- _Deine Aufgabe_:
Schreibe den Text über Erfindungen aus dem Allgäu von „Mächler - so“ bis „Region entstanden sind.“ neu und setze dabei „Tüftler“ an die Stelle von „Mächler“.

- _Lesetext_:
▶

Mächler - so werden im Allgäu Menschen genannt, die handwerklich begabt oder auch äußerst kreativ sind. Den eigens im Allgäuer Dialekt kreierten Begriff gibt es nicht ohne Grund. In der Region gibt es viele von ihnen. Teils weltbewegende Erfindungen wurden zwischen Memmingen und Oberstdorf und zwischen Lindau und Buchloe gemacht und große Erfinder lebten zumindest zeitweise im Allgäu. In diesem Artikel stellen wir fünf verschiedene Erfindungen vor, die in der Region entstanden sind.
Die Erfindung des Wechselaufbaus im Allgäu veränderte die Logistik weltweit
Spielzeugautos, Bettgestelle, Computer oder Waschmaschinen - all diese Waren und noch viele mehr werden täglich auf der ganzen Welt umhergekarrt. Egal, ob auf dem See-, Luft- oder Landweg. Die Logistik ist ein riesiges, komplexes Geflecht, das über Jahrhunderte ausgeklügelt wurde. Und einer, der es mit seiner Erfindung um ein vielfaches vereinfacht hat, ist ein Allgäuer. Die Rede ist von Thomas Simon. Er ist der Schwiegersohn von Thomas Dachser - Gründer des gleichnamigen Logistikunternehmens mit Sitz in Kempten.
Simon erfand 1971 den sogenannten Wechselaufbau (auch Wechselbrücke genannt) für Lkws. Dabei handelt es sich um einen genormten Kasten mit immer gleichen Abmessungen. Abgeschaut hatte Simon sich die Idee von den Seecontainern. Er übertrug sie auf den Lkw. Die Wechselbrücke ist speziell auf die Lastwagen zugeschnitten. Sie verfügt über ausklappbare Stützen, sodass sie zwischen mehreren Lkws getauscht werden kann. Füße ausklappen, Arretierung lösen, den Lkw per Luftfahrwerk senken und unter der Box herausfahren. Bei der Firma Dachser sind heute weit über 8000 Stück im Einsatz. Der Wechselaufbau sei "heute das Standardmaß der Branche", sagte Jürgen Schneider, Abteilungsleiter Nahverkehr im Logistikzentrum Allgäu in Memmingen, gegenüber unserer Zeitung. (Lesen Sie dazu auch: Die Dachser-Wechselbrücke: Eine Dachser-Innovation wird 50)

Das Kristallweizen - bis in die 80er war es das Weizenbier der Wahl
Na klar, in der Reihe der Erfindungen aus dem Allgäu darf auch ein Bier nicht fehlen. Es geht um das Kristallweizen. Heutzutage ist es nicht mehr so populär. Wer im Biergarten oder beim Essen gehen ein Weizen bestellt, bekommt in der Regel ein naturtrübes Hefeweizen serviert. Doch das ist erst seit den 1980er Jahren so. Vorher war laut dem Verband Private Brauereien Bayern das Kristallweizen beliebter.

◀

- _Bereitgestellte Daten_:
▶

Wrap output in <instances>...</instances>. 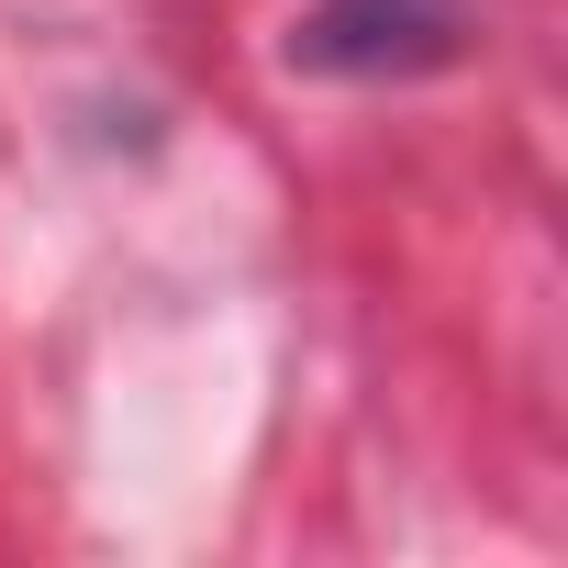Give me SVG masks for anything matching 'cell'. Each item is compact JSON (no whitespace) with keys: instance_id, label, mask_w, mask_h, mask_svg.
<instances>
[{"instance_id":"6da1fadb","label":"cell","mask_w":568,"mask_h":568,"mask_svg":"<svg viewBox=\"0 0 568 568\" xmlns=\"http://www.w3.org/2000/svg\"><path fill=\"white\" fill-rule=\"evenodd\" d=\"M313 68H424L446 57V12L435 0H335V12L302 23Z\"/></svg>"}]
</instances>
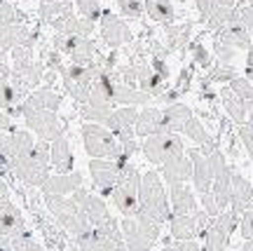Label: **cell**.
<instances>
[{
    "instance_id": "6da1fadb",
    "label": "cell",
    "mask_w": 253,
    "mask_h": 251,
    "mask_svg": "<svg viewBox=\"0 0 253 251\" xmlns=\"http://www.w3.org/2000/svg\"><path fill=\"white\" fill-rule=\"evenodd\" d=\"M138 211L150 216L157 223H169L171 218V204H169V195L164 190L162 176L155 169L141 174V190H138Z\"/></svg>"
},
{
    "instance_id": "7a4b0ae2",
    "label": "cell",
    "mask_w": 253,
    "mask_h": 251,
    "mask_svg": "<svg viewBox=\"0 0 253 251\" xmlns=\"http://www.w3.org/2000/svg\"><path fill=\"white\" fill-rule=\"evenodd\" d=\"M120 228H122V237L129 251H153V247L160 240V230H162V225L157 221L141 211H136L134 216H125Z\"/></svg>"
},
{
    "instance_id": "3957f363",
    "label": "cell",
    "mask_w": 253,
    "mask_h": 251,
    "mask_svg": "<svg viewBox=\"0 0 253 251\" xmlns=\"http://www.w3.org/2000/svg\"><path fill=\"white\" fill-rule=\"evenodd\" d=\"M138 190H141V174L131 164V157L120 167L118 183L110 193V200L122 216H134L138 211Z\"/></svg>"
},
{
    "instance_id": "277c9868",
    "label": "cell",
    "mask_w": 253,
    "mask_h": 251,
    "mask_svg": "<svg viewBox=\"0 0 253 251\" xmlns=\"http://www.w3.org/2000/svg\"><path fill=\"white\" fill-rule=\"evenodd\" d=\"M45 204L49 209V214L56 218V223L61 225L73 240L91 228L87 216L82 214L80 206L73 202L71 195H45Z\"/></svg>"
},
{
    "instance_id": "5b68a950",
    "label": "cell",
    "mask_w": 253,
    "mask_h": 251,
    "mask_svg": "<svg viewBox=\"0 0 253 251\" xmlns=\"http://www.w3.org/2000/svg\"><path fill=\"white\" fill-rule=\"evenodd\" d=\"M49 167H52V160H49V141H38L33 146V152L28 155L26 160H21L19 164L12 167V176L19 179L26 186H33V188H40L42 183L49 176Z\"/></svg>"
},
{
    "instance_id": "8992f818",
    "label": "cell",
    "mask_w": 253,
    "mask_h": 251,
    "mask_svg": "<svg viewBox=\"0 0 253 251\" xmlns=\"http://www.w3.org/2000/svg\"><path fill=\"white\" fill-rule=\"evenodd\" d=\"M80 129H82V144H84V151L89 152V157H108V160H115V157L122 155V146H120L115 134L106 125L84 122Z\"/></svg>"
},
{
    "instance_id": "52a82bcc",
    "label": "cell",
    "mask_w": 253,
    "mask_h": 251,
    "mask_svg": "<svg viewBox=\"0 0 253 251\" xmlns=\"http://www.w3.org/2000/svg\"><path fill=\"white\" fill-rule=\"evenodd\" d=\"M141 151H143L145 160L150 164L162 167L164 162L173 160L178 155H185V144L176 132H162V134L145 136L143 144H141Z\"/></svg>"
},
{
    "instance_id": "ba28073f",
    "label": "cell",
    "mask_w": 253,
    "mask_h": 251,
    "mask_svg": "<svg viewBox=\"0 0 253 251\" xmlns=\"http://www.w3.org/2000/svg\"><path fill=\"white\" fill-rule=\"evenodd\" d=\"M101 68H103V63L101 61H94V63H89V66L73 63V66H68V68H63V73H61L63 87H66V92H68L80 106L89 101L91 82H94V78L99 75Z\"/></svg>"
},
{
    "instance_id": "9c48e42d",
    "label": "cell",
    "mask_w": 253,
    "mask_h": 251,
    "mask_svg": "<svg viewBox=\"0 0 253 251\" xmlns=\"http://www.w3.org/2000/svg\"><path fill=\"white\" fill-rule=\"evenodd\" d=\"M40 78H42V68L33 59V50L24 45L14 47L12 50V80H14V85L26 94V92L36 90Z\"/></svg>"
},
{
    "instance_id": "30bf717a",
    "label": "cell",
    "mask_w": 253,
    "mask_h": 251,
    "mask_svg": "<svg viewBox=\"0 0 253 251\" xmlns=\"http://www.w3.org/2000/svg\"><path fill=\"white\" fill-rule=\"evenodd\" d=\"M237 225H239V216H237L230 206L223 209L216 218H211L209 228L204 230V235H202V240H204L202 249L204 251H225L227 242H230V237H232Z\"/></svg>"
},
{
    "instance_id": "8fae6325",
    "label": "cell",
    "mask_w": 253,
    "mask_h": 251,
    "mask_svg": "<svg viewBox=\"0 0 253 251\" xmlns=\"http://www.w3.org/2000/svg\"><path fill=\"white\" fill-rule=\"evenodd\" d=\"M125 160H129V155H120L115 160H108V157H91L89 162V174H91V181L94 186L99 190L103 198H110V193L115 188L118 183V176H120V167L125 164Z\"/></svg>"
},
{
    "instance_id": "7c38bea8",
    "label": "cell",
    "mask_w": 253,
    "mask_h": 251,
    "mask_svg": "<svg viewBox=\"0 0 253 251\" xmlns=\"http://www.w3.org/2000/svg\"><path fill=\"white\" fill-rule=\"evenodd\" d=\"M21 115L26 120V127L31 132H36L40 141L52 144L54 139L63 136V125L54 110H24Z\"/></svg>"
},
{
    "instance_id": "4fadbf2b",
    "label": "cell",
    "mask_w": 253,
    "mask_h": 251,
    "mask_svg": "<svg viewBox=\"0 0 253 251\" xmlns=\"http://www.w3.org/2000/svg\"><path fill=\"white\" fill-rule=\"evenodd\" d=\"M56 47L61 50L63 54L71 56L73 63H80V66H89V63L96 61V45L94 40L87 36H56Z\"/></svg>"
},
{
    "instance_id": "5bb4252c",
    "label": "cell",
    "mask_w": 253,
    "mask_h": 251,
    "mask_svg": "<svg viewBox=\"0 0 253 251\" xmlns=\"http://www.w3.org/2000/svg\"><path fill=\"white\" fill-rule=\"evenodd\" d=\"M101 38H103V43L108 47L118 50L122 45H129L134 36H131V31H129L125 19H120L118 14L103 9L101 12Z\"/></svg>"
},
{
    "instance_id": "9a60e30c",
    "label": "cell",
    "mask_w": 253,
    "mask_h": 251,
    "mask_svg": "<svg viewBox=\"0 0 253 251\" xmlns=\"http://www.w3.org/2000/svg\"><path fill=\"white\" fill-rule=\"evenodd\" d=\"M33 146H36V141H33V136L28 134V132L12 129L7 134V139H5V144L0 146V152L9 160V167H14V164L26 160L28 155L33 152Z\"/></svg>"
},
{
    "instance_id": "2e32d148",
    "label": "cell",
    "mask_w": 253,
    "mask_h": 251,
    "mask_svg": "<svg viewBox=\"0 0 253 251\" xmlns=\"http://www.w3.org/2000/svg\"><path fill=\"white\" fill-rule=\"evenodd\" d=\"M28 233L26 228V221H24V216L19 211L17 204H12L7 198L0 200V235L2 237H17V235H24Z\"/></svg>"
},
{
    "instance_id": "e0dca14e",
    "label": "cell",
    "mask_w": 253,
    "mask_h": 251,
    "mask_svg": "<svg viewBox=\"0 0 253 251\" xmlns=\"http://www.w3.org/2000/svg\"><path fill=\"white\" fill-rule=\"evenodd\" d=\"M24 45L31 47L36 45V33L28 31L24 24H12V26H0V56L12 52L14 47Z\"/></svg>"
},
{
    "instance_id": "ac0fdd59",
    "label": "cell",
    "mask_w": 253,
    "mask_h": 251,
    "mask_svg": "<svg viewBox=\"0 0 253 251\" xmlns=\"http://www.w3.org/2000/svg\"><path fill=\"white\" fill-rule=\"evenodd\" d=\"M134 132H136V136H141V139L169 132V129H167V120H164V108H155V106L143 108V110L138 113V117H136Z\"/></svg>"
},
{
    "instance_id": "d6986e66",
    "label": "cell",
    "mask_w": 253,
    "mask_h": 251,
    "mask_svg": "<svg viewBox=\"0 0 253 251\" xmlns=\"http://www.w3.org/2000/svg\"><path fill=\"white\" fill-rule=\"evenodd\" d=\"M190 162H192V183H195V190L199 195L204 193H211V186H213V174L209 169V162L204 157V152L199 148H185Z\"/></svg>"
},
{
    "instance_id": "ffe728a7",
    "label": "cell",
    "mask_w": 253,
    "mask_h": 251,
    "mask_svg": "<svg viewBox=\"0 0 253 251\" xmlns=\"http://www.w3.org/2000/svg\"><path fill=\"white\" fill-rule=\"evenodd\" d=\"M84 186L80 171H68V174H54L47 176V181L40 186L42 195H73L78 188Z\"/></svg>"
},
{
    "instance_id": "44dd1931",
    "label": "cell",
    "mask_w": 253,
    "mask_h": 251,
    "mask_svg": "<svg viewBox=\"0 0 253 251\" xmlns=\"http://www.w3.org/2000/svg\"><path fill=\"white\" fill-rule=\"evenodd\" d=\"M216 38L218 40H223L225 45L235 47V50H242V52H249L253 45V36L251 31H246L239 21H235V19H230L225 26H220L216 31Z\"/></svg>"
},
{
    "instance_id": "7402d4cb",
    "label": "cell",
    "mask_w": 253,
    "mask_h": 251,
    "mask_svg": "<svg viewBox=\"0 0 253 251\" xmlns=\"http://www.w3.org/2000/svg\"><path fill=\"white\" fill-rule=\"evenodd\" d=\"M253 202V183L246 176H242L237 169H232V188H230V209L237 216H242L246 206Z\"/></svg>"
},
{
    "instance_id": "603a6c76",
    "label": "cell",
    "mask_w": 253,
    "mask_h": 251,
    "mask_svg": "<svg viewBox=\"0 0 253 251\" xmlns=\"http://www.w3.org/2000/svg\"><path fill=\"white\" fill-rule=\"evenodd\" d=\"M169 204H171V214H195L199 209L195 190L188 183H169Z\"/></svg>"
},
{
    "instance_id": "cb8c5ba5",
    "label": "cell",
    "mask_w": 253,
    "mask_h": 251,
    "mask_svg": "<svg viewBox=\"0 0 253 251\" xmlns=\"http://www.w3.org/2000/svg\"><path fill=\"white\" fill-rule=\"evenodd\" d=\"M59 106H61V97L49 87H40V90L31 92L26 101L19 103V113H24V110H59Z\"/></svg>"
},
{
    "instance_id": "d4e9b609",
    "label": "cell",
    "mask_w": 253,
    "mask_h": 251,
    "mask_svg": "<svg viewBox=\"0 0 253 251\" xmlns=\"http://www.w3.org/2000/svg\"><path fill=\"white\" fill-rule=\"evenodd\" d=\"M115 73V71H113ZM113 101L115 106H148L153 97L148 92L138 90V87H131V85H125V82L118 80L115 75V87H113Z\"/></svg>"
},
{
    "instance_id": "484cf974",
    "label": "cell",
    "mask_w": 253,
    "mask_h": 251,
    "mask_svg": "<svg viewBox=\"0 0 253 251\" xmlns=\"http://www.w3.org/2000/svg\"><path fill=\"white\" fill-rule=\"evenodd\" d=\"M160 171H162V179L167 183H188V181H192V162H190L188 152L164 162Z\"/></svg>"
},
{
    "instance_id": "4316f807",
    "label": "cell",
    "mask_w": 253,
    "mask_h": 251,
    "mask_svg": "<svg viewBox=\"0 0 253 251\" xmlns=\"http://www.w3.org/2000/svg\"><path fill=\"white\" fill-rule=\"evenodd\" d=\"M134 68H136V82H138V90L148 92L150 97H162L164 82H167L162 75H157L153 66H150V63H145V61L134 63Z\"/></svg>"
},
{
    "instance_id": "83f0119b",
    "label": "cell",
    "mask_w": 253,
    "mask_h": 251,
    "mask_svg": "<svg viewBox=\"0 0 253 251\" xmlns=\"http://www.w3.org/2000/svg\"><path fill=\"white\" fill-rule=\"evenodd\" d=\"M49 160L52 167L56 169V174H68L73 171V152H71V144L66 141V136H59L49 144Z\"/></svg>"
},
{
    "instance_id": "f1b7e54d",
    "label": "cell",
    "mask_w": 253,
    "mask_h": 251,
    "mask_svg": "<svg viewBox=\"0 0 253 251\" xmlns=\"http://www.w3.org/2000/svg\"><path fill=\"white\" fill-rule=\"evenodd\" d=\"M169 233L173 240H197V218L195 214H171L169 218Z\"/></svg>"
},
{
    "instance_id": "f546056e",
    "label": "cell",
    "mask_w": 253,
    "mask_h": 251,
    "mask_svg": "<svg viewBox=\"0 0 253 251\" xmlns=\"http://www.w3.org/2000/svg\"><path fill=\"white\" fill-rule=\"evenodd\" d=\"M220 101H223V108H225L227 117H230L232 122H237V125H244L246 122V101L230 90V85H225V87L220 90Z\"/></svg>"
},
{
    "instance_id": "4dcf8cb0",
    "label": "cell",
    "mask_w": 253,
    "mask_h": 251,
    "mask_svg": "<svg viewBox=\"0 0 253 251\" xmlns=\"http://www.w3.org/2000/svg\"><path fill=\"white\" fill-rule=\"evenodd\" d=\"M230 188H232V167L225 164L220 171L213 174V186H211V193H213L220 211L230 206Z\"/></svg>"
},
{
    "instance_id": "1f68e13d",
    "label": "cell",
    "mask_w": 253,
    "mask_h": 251,
    "mask_svg": "<svg viewBox=\"0 0 253 251\" xmlns=\"http://www.w3.org/2000/svg\"><path fill=\"white\" fill-rule=\"evenodd\" d=\"M143 7H145V14L157 21V24H173L176 21V7H173L171 0H143Z\"/></svg>"
},
{
    "instance_id": "d6a6232c",
    "label": "cell",
    "mask_w": 253,
    "mask_h": 251,
    "mask_svg": "<svg viewBox=\"0 0 253 251\" xmlns=\"http://www.w3.org/2000/svg\"><path fill=\"white\" fill-rule=\"evenodd\" d=\"M195 115L192 110H190L185 103H169V106L164 108V120H167V129L169 132H183L185 125H188V120Z\"/></svg>"
},
{
    "instance_id": "836d02e7",
    "label": "cell",
    "mask_w": 253,
    "mask_h": 251,
    "mask_svg": "<svg viewBox=\"0 0 253 251\" xmlns=\"http://www.w3.org/2000/svg\"><path fill=\"white\" fill-rule=\"evenodd\" d=\"M21 97H24V92L19 90L14 80H12V73L9 75H0V108H17L21 103Z\"/></svg>"
},
{
    "instance_id": "e575fe53",
    "label": "cell",
    "mask_w": 253,
    "mask_h": 251,
    "mask_svg": "<svg viewBox=\"0 0 253 251\" xmlns=\"http://www.w3.org/2000/svg\"><path fill=\"white\" fill-rule=\"evenodd\" d=\"M73 0H54V2H40V19L45 21V24H54L59 17H63L66 12H73Z\"/></svg>"
},
{
    "instance_id": "d590c367",
    "label": "cell",
    "mask_w": 253,
    "mask_h": 251,
    "mask_svg": "<svg viewBox=\"0 0 253 251\" xmlns=\"http://www.w3.org/2000/svg\"><path fill=\"white\" fill-rule=\"evenodd\" d=\"M115 108L118 106H108V103H82L80 115L84 122H99V125H103Z\"/></svg>"
},
{
    "instance_id": "8d00e7d4",
    "label": "cell",
    "mask_w": 253,
    "mask_h": 251,
    "mask_svg": "<svg viewBox=\"0 0 253 251\" xmlns=\"http://www.w3.org/2000/svg\"><path fill=\"white\" fill-rule=\"evenodd\" d=\"M164 33H167V40H169V50H183L190 40V24H183V26L167 24Z\"/></svg>"
},
{
    "instance_id": "74e56055",
    "label": "cell",
    "mask_w": 253,
    "mask_h": 251,
    "mask_svg": "<svg viewBox=\"0 0 253 251\" xmlns=\"http://www.w3.org/2000/svg\"><path fill=\"white\" fill-rule=\"evenodd\" d=\"M183 134L188 136V139H192V141H195L199 148H202V146L213 144V139H211V134L207 132V127L202 125V122H199L195 115L188 120V125H185V129H183Z\"/></svg>"
},
{
    "instance_id": "f35d334b",
    "label": "cell",
    "mask_w": 253,
    "mask_h": 251,
    "mask_svg": "<svg viewBox=\"0 0 253 251\" xmlns=\"http://www.w3.org/2000/svg\"><path fill=\"white\" fill-rule=\"evenodd\" d=\"M235 21H239L242 26L246 28V31H251L253 36V7L246 2V0H242V2H235V9H232V17Z\"/></svg>"
},
{
    "instance_id": "ab89813d",
    "label": "cell",
    "mask_w": 253,
    "mask_h": 251,
    "mask_svg": "<svg viewBox=\"0 0 253 251\" xmlns=\"http://www.w3.org/2000/svg\"><path fill=\"white\" fill-rule=\"evenodd\" d=\"M209 78L213 82H230L237 78V68L235 63H213L209 68Z\"/></svg>"
},
{
    "instance_id": "60d3db41",
    "label": "cell",
    "mask_w": 253,
    "mask_h": 251,
    "mask_svg": "<svg viewBox=\"0 0 253 251\" xmlns=\"http://www.w3.org/2000/svg\"><path fill=\"white\" fill-rule=\"evenodd\" d=\"M12 24H21V12L9 0H0V26H12Z\"/></svg>"
},
{
    "instance_id": "b9f144b4",
    "label": "cell",
    "mask_w": 253,
    "mask_h": 251,
    "mask_svg": "<svg viewBox=\"0 0 253 251\" xmlns=\"http://www.w3.org/2000/svg\"><path fill=\"white\" fill-rule=\"evenodd\" d=\"M118 7H120V14L126 19H141L143 17V0H118Z\"/></svg>"
},
{
    "instance_id": "7bdbcfd3",
    "label": "cell",
    "mask_w": 253,
    "mask_h": 251,
    "mask_svg": "<svg viewBox=\"0 0 253 251\" xmlns=\"http://www.w3.org/2000/svg\"><path fill=\"white\" fill-rule=\"evenodd\" d=\"M75 2V7H78V12H80L82 17L91 19V21H96V19H101V2L99 0H73Z\"/></svg>"
},
{
    "instance_id": "ee69618b",
    "label": "cell",
    "mask_w": 253,
    "mask_h": 251,
    "mask_svg": "<svg viewBox=\"0 0 253 251\" xmlns=\"http://www.w3.org/2000/svg\"><path fill=\"white\" fill-rule=\"evenodd\" d=\"M9 244H12V249L14 251H45L40 244L33 240V235L31 233H24V235H17V237H12L9 240Z\"/></svg>"
},
{
    "instance_id": "f6af8a7d",
    "label": "cell",
    "mask_w": 253,
    "mask_h": 251,
    "mask_svg": "<svg viewBox=\"0 0 253 251\" xmlns=\"http://www.w3.org/2000/svg\"><path fill=\"white\" fill-rule=\"evenodd\" d=\"M227 85H230V90L235 92V94H239L244 101H253V80H249V78H239V75H237L235 80H230Z\"/></svg>"
},
{
    "instance_id": "bcb514c9",
    "label": "cell",
    "mask_w": 253,
    "mask_h": 251,
    "mask_svg": "<svg viewBox=\"0 0 253 251\" xmlns=\"http://www.w3.org/2000/svg\"><path fill=\"white\" fill-rule=\"evenodd\" d=\"M235 56H237L235 47L225 45L223 40L216 38V43H213V59H216L218 63H235Z\"/></svg>"
},
{
    "instance_id": "7dc6e473",
    "label": "cell",
    "mask_w": 253,
    "mask_h": 251,
    "mask_svg": "<svg viewBox=\"0 0 253 251\" xmlns=\"http://www.w3.org/2000/svg\"><path fill=\"white\" fill-rule=\"evenodd\" d=\"M190 52H192L195 61H197L202 68H211V66H213V54L209 52L202 43H192V45H190Z\"/></svg>"
},
{
    "instance_id": "c3c4849f",
    "label": "cell",
    "mask_w": 253,
    "mask_h": 251,
    "mask_svg": "<svg viewBox=\"0 0 253 251\" xmlns=\"http://www.w3.org/2000/svg\"><path fill=\"white\" fill-rule=\"evenodd\" d=\"M239 233L244 240H253V202L239 216Z\"/></svg>"
},
{
    "instance_id": "681fc988",
    "label": "cell",
    "mask_w": 253,
    "mask_h": 251,
    "mask_svg": "<svg viewBox=\"0 0 253 251\" xmlns=\"http://www.w3.org/2000/svg\"><path fill=\"white\" fill-rule=\"evenodd\" d=\"M237 136H239V141L244 144L246 152H249V157L253 160V125H251V122L237 125Z\"/></svg>"
},
{
    "instance_id": "f907efd6",
    "label": "cell",
    "mask_w": 253,
    "mask_h": 251,
    "mask_svg": "<svg viewBox=\"0 0 253 251\" xmlns=\"http://www.w3.org/2000/svg\"><path fill=\"white\" fill-rule=\"evenodd\" d=\"M199 204H202V209H204L211 218H216V216L220 214V206H218L213 193H204V195H199Z\"/></svg>"
},
{
    "instance_id": "816d5d0a",
    "label": "cell",
    "mask_w": 253,
    "mask_h": 251,
    "mask_svg": "<svg viewBox=\"0 0 253 251\" xmlns=\"http://www.w3.org/2000/svg\"><path fill=\"white\" fill-rule=\"evenodd\" d=\"M176 251H204L197 240H176Z\"/></svg>"
},
{
    "instance_id": "f5cc1de1",
    "label": "cell",
    "mask_w": 253,
    "mask_h": 251,
    "mask_svg": "<svg viewBox=\"0 0 253 251\" xmlns=\"http://www.w3.org/2000/svg\"><path fill=\"white\" fill-rule=\"evenodd\" d=\"M195 5H197V12L202 19L209 17V12H211V5H213V0H195Z\"/></svg>"
},
{
    "instance_id": "db71d44e",
    "label": "cell",
    "mask_w": 253,
    "mask_h": 251,
    "mask_svg": "<svg viewBox=\"0 0 253 251\" xmlns=\"http://www.w3.org/2000/svg\"><path fill=\"white\" fill-rule=\"evenodd\" d=\"M0 129H5V132H12V129H14V127H12V120H9V115L5 110H0Z\"/></svg>"
},
{
    "instance_id": "11a10c76",
    "label": "cell",
    "mask_w": 253,
    "mask_h": 251,
    "mask_svg": "<svg viewBox=\"0 0 253 251\" xmlns=\"http://www.w3.org/2000/svg\"><path fill=\"white\" fill-rule=\"evenodd\" d=\"M246 122L253 125V101H246Z\"/></svg>"
},
{
    "instance_id": "9f6ffc18",
    "label": "cell",
    "mask_w": 253,
    "mask_h": 251,
    "mask_svg": "<svg viewBox=\"0 0 253 251\" xmlns=\"http://www.w3.org/2000/svg\"><path fill=\"white\" fill-rule=\"evenodd\" d=\"M7 193H9L7 183H5V179H0V200H5V198H7Z\"/></svg>"
},
{
    "instance_id": "6f0895ef",
    "label": "cell",
    "mask_w": 253,
    "mask_h": 251,
    "mask_svg": "<svg viewBox=\"0 0 253 251\" xmlns=\"http://www.w3.org/2000/svg\"><path fill=\"white\" fill-rule=\"evenodd\" d=\"M160 251H176V244H171L169 240H167V242H164V247Z\"/></svg>"
},
{
    "instance_id": "680465c9",
    "label": "cell",
    "mask_w": 253,
    "mask_h": 251,
    "mask_svg": "<svg viewBox=\"0 0 253 251\" xmlns=\"http://www.w3.org/2000/svg\"><path fill=\"white\" fill-rule=\"evenodd\" d=\"M242 251H253V240H244V247Z\"/></svg>"
},
{
    "instance_id": "91938a15",
    "label": "cell",
    "mask_w": 253,
    "mask_h": 251,
    "mask_svg": "<svg viewBox=\"0 0 253 251\" xmlns=\"http://www.w3.org/2000/svg\"><path fill=\"white\" fill-rule=\"evenodd\" d=\"M40 2H54V0H40Z\"/></svg>"
},
{
    "instance_id": "94428289",
    "label": "cell",
    "mask_w": 253,
    "mask_h": 251,
    "mask_svg": "<svg viewBox=\"0 0 253 251\" xmlns=\"http://www.w3.org/2000/svg\"><path fill=\"white\" fill-rule=\"evenodd\" d=\"M246 2H249V5H251V7H253V0H246Z\"/></svg>"
}]
</instances>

◀

- _Ergebnis_:
Tüftler - so werden im Allgäu Menschen genannt, die handwerklich begabt oder auch äußerst kreativ sind. Den eigens im Allgäuer Dialekt kreierten Begriff gibt es nicht ohne Grund. In der Region gibt es viele von ihnen. Teils weltbewegende Erfindungen wurden zwischen Memmingen und Oberstdorf und zwischen Lindau und Buchloe gemacht und große Erfinder lebten zumindest zeitweise im Allgäu. In diesem Artikel stellen wir fünf verschiedene Erfindungen vor, die in der Region entstanden sind.